Urban African-American Community Hypertension Control
To investigate whether a health education program, developed in partnership with the community and delivered by nurse supervised community health workers (CHWs), lowered high blood pressure (HBP) in inner city African American adults.
|Study Design:||Observational Model: Natural History|
|Study Start Date:||September 1993|
|Estimated Study Completion Date:||August 1998|
This population based study was significant because it offered a multidisciplinary, community HBP control program to help close the gap in health status for African Americans. The study was conducted in response to a demonstration and education initiative, "Improving Hypertensive Care for Inner City Minorities", which was reviewed and approved by the Clinical Applications and Prevention Advisory Committee in April 1992 and by the National Heart, Lung, and Blood Advisory Council in May 1992. The Request for Applications was released in October 1992.
The two and a half year intervention trial sought to extend and test the generalizability of prior work in a similar inner city African American community, which demonstrated the efficacy of planned health education programs that were culturally-sensitive, community-based and owned, and built upon appropriate behavioral and community activation theory and principles, in improving the control of HBP and decreasing related morbidity and mortality.
Five hundred men and 500 women were recruited from households in neighborhood blocks randomly assigned to a more or less intensive educational-behavioral intervention. Both groups received usual medical care, community HBP education, and HBP patient education materials. In addition, the more intensive group received 1) individualized educational counseling sessions with the CHW to increase understanding of HBP and to address barriers to control of HBP; 2) outreach and follow-up to address inadequate health care resources and health behavior related skills through interim monitoring and education "booster" sessions; and 3) mobilization of social support from a family member/friend identified by the participant as the primary source of daily reinforcement.
Statistical analysis focused on BP change in all adults with HBP on randomized blocks whether or not they participated in either of the intervention groups (program effectiveness), as well as BP change in all adults participating in the two interventions regardless of their level of compliance (intervention efficacy).
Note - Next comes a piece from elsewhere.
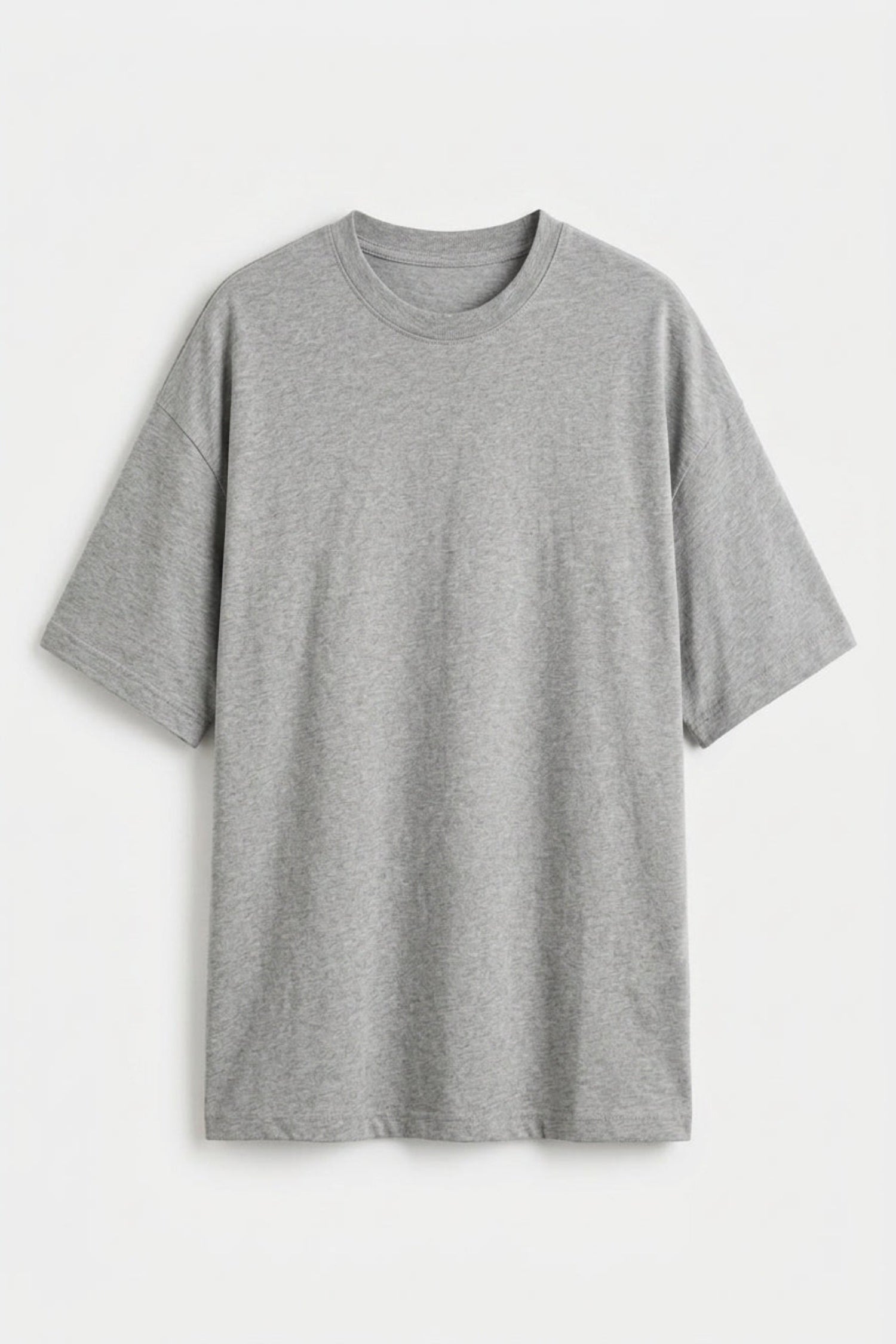 Grey Oversized Basic T-Shirt - Hustle N Holla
In addition, the analysis focused on differences in the two groups regarding individuals' adherence to HBP lowering recommendations to enter/re-enter care, remain in care, modify lifestyle, and take HBP medication. Multiple regression was done to determine the contribution of the changes in the major independent variables (perceived barriers, use of health care resources and health care skills, and social support) to changes in the outcome and intervening variables which included adherence to HBP lowering recommendations.